Starting at the beginning of the data and ending with the line that contains "in IV кв'18? 14%", write out those lines again, substituting "clients" for "customers" and leaving everything else unchanged.
Start of Block
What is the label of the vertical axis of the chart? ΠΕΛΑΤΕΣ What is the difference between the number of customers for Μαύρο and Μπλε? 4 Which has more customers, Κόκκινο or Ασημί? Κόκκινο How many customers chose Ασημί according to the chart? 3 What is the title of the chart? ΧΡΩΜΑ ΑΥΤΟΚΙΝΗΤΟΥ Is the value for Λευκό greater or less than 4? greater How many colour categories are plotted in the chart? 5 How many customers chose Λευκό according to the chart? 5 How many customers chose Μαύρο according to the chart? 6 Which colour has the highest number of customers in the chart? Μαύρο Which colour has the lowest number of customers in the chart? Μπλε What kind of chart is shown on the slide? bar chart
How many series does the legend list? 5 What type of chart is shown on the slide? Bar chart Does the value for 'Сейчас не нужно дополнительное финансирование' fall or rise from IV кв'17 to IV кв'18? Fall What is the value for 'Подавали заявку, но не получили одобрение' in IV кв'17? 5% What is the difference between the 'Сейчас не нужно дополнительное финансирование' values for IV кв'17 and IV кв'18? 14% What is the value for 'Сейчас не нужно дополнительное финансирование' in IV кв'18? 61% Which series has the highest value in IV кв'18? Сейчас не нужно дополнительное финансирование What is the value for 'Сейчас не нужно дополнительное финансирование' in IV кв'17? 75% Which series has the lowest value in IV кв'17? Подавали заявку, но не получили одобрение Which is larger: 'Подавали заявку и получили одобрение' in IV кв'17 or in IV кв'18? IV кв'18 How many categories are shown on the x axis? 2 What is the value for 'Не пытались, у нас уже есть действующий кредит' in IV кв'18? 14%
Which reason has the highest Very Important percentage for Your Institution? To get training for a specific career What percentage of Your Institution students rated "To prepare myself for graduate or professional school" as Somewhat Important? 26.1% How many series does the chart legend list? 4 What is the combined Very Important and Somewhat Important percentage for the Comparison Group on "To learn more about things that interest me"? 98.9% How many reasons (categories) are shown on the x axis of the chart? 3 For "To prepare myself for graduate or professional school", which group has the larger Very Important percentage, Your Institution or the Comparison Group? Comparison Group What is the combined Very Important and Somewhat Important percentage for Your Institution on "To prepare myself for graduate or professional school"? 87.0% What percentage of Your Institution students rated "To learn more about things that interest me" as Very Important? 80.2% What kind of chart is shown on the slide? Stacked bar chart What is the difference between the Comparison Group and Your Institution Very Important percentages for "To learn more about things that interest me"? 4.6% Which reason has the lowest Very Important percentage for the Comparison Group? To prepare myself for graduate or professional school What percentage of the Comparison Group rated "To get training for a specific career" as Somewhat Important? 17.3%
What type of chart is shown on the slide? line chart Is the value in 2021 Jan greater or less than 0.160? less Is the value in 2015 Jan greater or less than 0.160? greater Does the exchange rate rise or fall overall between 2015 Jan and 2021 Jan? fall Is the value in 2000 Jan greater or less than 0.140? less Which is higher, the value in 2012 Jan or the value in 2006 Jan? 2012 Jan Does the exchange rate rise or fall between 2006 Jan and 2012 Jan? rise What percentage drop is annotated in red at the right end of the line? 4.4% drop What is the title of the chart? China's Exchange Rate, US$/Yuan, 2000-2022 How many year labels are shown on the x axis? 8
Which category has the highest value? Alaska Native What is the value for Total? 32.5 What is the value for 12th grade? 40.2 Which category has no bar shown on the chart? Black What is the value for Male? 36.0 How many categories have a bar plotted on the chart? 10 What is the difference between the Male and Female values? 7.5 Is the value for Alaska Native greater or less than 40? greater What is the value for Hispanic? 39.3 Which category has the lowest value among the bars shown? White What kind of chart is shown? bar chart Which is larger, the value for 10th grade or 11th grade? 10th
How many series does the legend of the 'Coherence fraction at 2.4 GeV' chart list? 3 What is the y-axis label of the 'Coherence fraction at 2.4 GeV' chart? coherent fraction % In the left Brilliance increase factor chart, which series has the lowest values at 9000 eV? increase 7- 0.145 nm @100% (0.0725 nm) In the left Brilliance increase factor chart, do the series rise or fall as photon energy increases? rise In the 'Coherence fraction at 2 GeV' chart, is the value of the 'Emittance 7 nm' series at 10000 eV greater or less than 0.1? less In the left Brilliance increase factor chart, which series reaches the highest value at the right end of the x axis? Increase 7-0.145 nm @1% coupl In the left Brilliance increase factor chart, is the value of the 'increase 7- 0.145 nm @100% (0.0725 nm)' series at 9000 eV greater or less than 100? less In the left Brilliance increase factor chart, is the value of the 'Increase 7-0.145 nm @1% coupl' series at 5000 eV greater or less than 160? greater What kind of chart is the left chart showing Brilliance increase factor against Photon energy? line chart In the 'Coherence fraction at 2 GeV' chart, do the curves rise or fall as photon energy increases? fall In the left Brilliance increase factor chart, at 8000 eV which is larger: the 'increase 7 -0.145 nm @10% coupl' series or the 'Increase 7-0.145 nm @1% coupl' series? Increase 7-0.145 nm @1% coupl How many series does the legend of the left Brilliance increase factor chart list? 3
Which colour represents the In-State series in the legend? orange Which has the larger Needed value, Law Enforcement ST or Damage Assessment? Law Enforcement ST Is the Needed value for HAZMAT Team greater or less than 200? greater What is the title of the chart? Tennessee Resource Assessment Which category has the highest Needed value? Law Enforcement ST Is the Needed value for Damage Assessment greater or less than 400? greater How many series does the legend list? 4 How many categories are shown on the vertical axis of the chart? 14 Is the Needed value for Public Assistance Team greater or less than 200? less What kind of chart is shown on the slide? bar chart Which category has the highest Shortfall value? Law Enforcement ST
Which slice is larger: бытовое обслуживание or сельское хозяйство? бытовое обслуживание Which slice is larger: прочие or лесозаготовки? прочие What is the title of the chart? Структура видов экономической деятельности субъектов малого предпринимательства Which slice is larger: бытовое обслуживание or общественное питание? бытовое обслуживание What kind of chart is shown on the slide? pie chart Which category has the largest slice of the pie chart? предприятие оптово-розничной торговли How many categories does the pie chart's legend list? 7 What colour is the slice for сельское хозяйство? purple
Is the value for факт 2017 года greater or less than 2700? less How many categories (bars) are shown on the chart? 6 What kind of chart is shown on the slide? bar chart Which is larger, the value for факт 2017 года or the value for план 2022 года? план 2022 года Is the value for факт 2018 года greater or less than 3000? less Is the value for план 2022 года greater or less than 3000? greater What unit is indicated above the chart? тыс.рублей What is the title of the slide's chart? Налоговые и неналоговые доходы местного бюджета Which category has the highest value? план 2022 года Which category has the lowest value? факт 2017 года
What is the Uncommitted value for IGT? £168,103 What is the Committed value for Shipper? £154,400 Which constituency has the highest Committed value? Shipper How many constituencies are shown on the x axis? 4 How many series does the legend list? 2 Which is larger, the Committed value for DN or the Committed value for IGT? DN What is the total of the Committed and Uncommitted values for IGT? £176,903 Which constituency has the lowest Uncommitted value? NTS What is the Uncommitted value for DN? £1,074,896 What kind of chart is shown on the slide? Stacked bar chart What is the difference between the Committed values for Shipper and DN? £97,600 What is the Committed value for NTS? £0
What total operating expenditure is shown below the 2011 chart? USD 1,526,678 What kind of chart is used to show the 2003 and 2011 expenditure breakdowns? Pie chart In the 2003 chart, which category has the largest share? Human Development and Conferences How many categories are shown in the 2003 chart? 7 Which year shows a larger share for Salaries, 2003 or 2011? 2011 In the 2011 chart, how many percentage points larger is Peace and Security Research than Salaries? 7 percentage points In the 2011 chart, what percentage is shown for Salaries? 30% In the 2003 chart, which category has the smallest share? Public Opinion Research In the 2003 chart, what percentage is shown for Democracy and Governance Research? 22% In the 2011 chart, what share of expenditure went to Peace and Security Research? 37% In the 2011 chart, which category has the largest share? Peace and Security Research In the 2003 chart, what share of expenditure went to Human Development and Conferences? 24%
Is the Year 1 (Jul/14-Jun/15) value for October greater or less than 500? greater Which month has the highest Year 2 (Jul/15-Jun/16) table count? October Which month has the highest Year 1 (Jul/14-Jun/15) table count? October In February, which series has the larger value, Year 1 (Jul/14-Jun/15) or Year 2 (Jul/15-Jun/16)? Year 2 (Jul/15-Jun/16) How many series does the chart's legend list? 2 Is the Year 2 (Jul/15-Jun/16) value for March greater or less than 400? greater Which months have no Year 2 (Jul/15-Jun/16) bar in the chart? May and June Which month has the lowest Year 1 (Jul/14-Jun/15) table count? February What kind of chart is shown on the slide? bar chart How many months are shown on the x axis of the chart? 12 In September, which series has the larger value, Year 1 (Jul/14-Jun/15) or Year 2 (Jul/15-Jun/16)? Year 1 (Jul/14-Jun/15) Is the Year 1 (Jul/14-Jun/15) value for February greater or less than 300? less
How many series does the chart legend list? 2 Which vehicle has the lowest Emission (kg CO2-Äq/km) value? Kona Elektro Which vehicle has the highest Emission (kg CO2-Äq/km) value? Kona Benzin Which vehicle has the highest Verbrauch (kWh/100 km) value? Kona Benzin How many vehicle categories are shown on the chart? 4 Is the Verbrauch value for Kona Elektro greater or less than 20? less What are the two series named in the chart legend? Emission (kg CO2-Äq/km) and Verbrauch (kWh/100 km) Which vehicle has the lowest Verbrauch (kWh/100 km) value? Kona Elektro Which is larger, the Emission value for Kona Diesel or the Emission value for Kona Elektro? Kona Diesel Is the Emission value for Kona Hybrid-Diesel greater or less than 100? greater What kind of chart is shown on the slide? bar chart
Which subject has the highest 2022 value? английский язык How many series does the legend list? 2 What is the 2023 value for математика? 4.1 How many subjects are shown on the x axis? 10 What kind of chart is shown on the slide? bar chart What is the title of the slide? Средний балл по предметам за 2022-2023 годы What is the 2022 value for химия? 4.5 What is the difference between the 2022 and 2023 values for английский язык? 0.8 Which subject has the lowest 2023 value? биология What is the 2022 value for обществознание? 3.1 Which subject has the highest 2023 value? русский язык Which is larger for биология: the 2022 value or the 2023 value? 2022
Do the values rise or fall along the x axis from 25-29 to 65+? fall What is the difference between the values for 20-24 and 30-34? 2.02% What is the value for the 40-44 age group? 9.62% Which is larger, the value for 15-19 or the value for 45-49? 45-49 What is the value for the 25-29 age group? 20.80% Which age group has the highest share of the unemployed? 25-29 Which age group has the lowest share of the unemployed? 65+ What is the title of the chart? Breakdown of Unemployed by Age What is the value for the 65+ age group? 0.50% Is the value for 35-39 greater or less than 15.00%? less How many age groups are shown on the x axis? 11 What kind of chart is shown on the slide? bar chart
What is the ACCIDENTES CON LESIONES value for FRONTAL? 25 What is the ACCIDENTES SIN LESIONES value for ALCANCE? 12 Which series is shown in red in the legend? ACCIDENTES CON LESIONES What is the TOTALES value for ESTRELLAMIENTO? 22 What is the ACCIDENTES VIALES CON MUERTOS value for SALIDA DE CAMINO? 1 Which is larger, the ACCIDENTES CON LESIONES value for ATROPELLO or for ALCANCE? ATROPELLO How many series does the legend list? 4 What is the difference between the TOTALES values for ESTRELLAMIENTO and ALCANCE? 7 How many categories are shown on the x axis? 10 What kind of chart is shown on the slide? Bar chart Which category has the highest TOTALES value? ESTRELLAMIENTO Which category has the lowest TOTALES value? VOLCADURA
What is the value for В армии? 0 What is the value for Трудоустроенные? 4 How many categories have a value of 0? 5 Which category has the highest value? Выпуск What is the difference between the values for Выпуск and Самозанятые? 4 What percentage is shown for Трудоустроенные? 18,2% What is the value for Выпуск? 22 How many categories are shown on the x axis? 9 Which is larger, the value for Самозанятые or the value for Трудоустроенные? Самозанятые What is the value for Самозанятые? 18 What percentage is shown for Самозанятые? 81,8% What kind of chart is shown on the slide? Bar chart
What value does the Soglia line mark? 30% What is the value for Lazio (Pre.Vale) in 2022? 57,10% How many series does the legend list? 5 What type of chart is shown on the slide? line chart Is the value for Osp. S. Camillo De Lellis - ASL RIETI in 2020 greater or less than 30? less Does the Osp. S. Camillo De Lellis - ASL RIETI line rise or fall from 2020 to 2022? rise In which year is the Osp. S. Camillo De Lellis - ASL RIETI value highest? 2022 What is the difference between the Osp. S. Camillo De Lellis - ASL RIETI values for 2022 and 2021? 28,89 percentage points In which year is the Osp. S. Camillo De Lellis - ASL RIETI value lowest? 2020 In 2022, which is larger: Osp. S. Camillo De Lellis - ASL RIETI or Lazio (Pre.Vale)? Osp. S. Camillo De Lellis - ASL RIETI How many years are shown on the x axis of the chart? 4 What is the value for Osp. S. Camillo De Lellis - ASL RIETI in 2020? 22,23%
End of Block
◆ Answer to this exercise
What is the label of the vertical axis of the chart? ΠΕΛΑΤΕΣ What is the difference between the number of clients for Μαύρο and Μπλε? 4 Which has more clients, Κόκκινο or Ασημί? Κόκκινο How many clients chose Ασημί according to the chart? 3 What is the title of the chart? ΧΡΩΜΑ ΑΥΤΟΚΙΝΗΤΟΥ Is the value for Λευκό greater or less than 4? greater How many colour categories are plotted in the chart? 5 How many clients chose Λευκό according to the chart? 5 How many clients chose Μαύρο according to the chart? 6 Which colour has the highest number of clients in the chart? Μαύρο Which colour has the lowest number of clients in the chart? Μπλε What kind of chart is shown on the slide? bar chart
How many series does the legend list? 5 What type of chart is shown on the slide? Bar chart Does the value for 'Сейчас не нужно дополнительное финансирование' fall or rise from IV кв'17 to IV кв'18? Fall What is the value for 'Подавали заявку, но не получили одобрение' in IV кв'17? 5% What is the difference between the 'Сейчас не нужно дополнительное финансирование' values for IV кв'17 and IV кв'18? 14% What is the value for 'Сейчас не нужно дополнительное финансирование' in IV кв'18? 61% Which series has the highest value in IV кв'18? Сейчас не нужно дополнительное финансирование What is the value for 'Сейчас не нужно дополнительное финансирование' in IV кв'17? 75% Which series has the lowest value in IV кв'17? Подавали заявку, но не получили одобрение Which is larger: 'Подавали заявку и получили одобрение' in IV кв'17 or in IV кв'18? IV кв'18 How many categories are shown on the x axis? 2 What is the value for 'Не пытались, у нас уже есть действующий кредит' in IV кв'18? 14%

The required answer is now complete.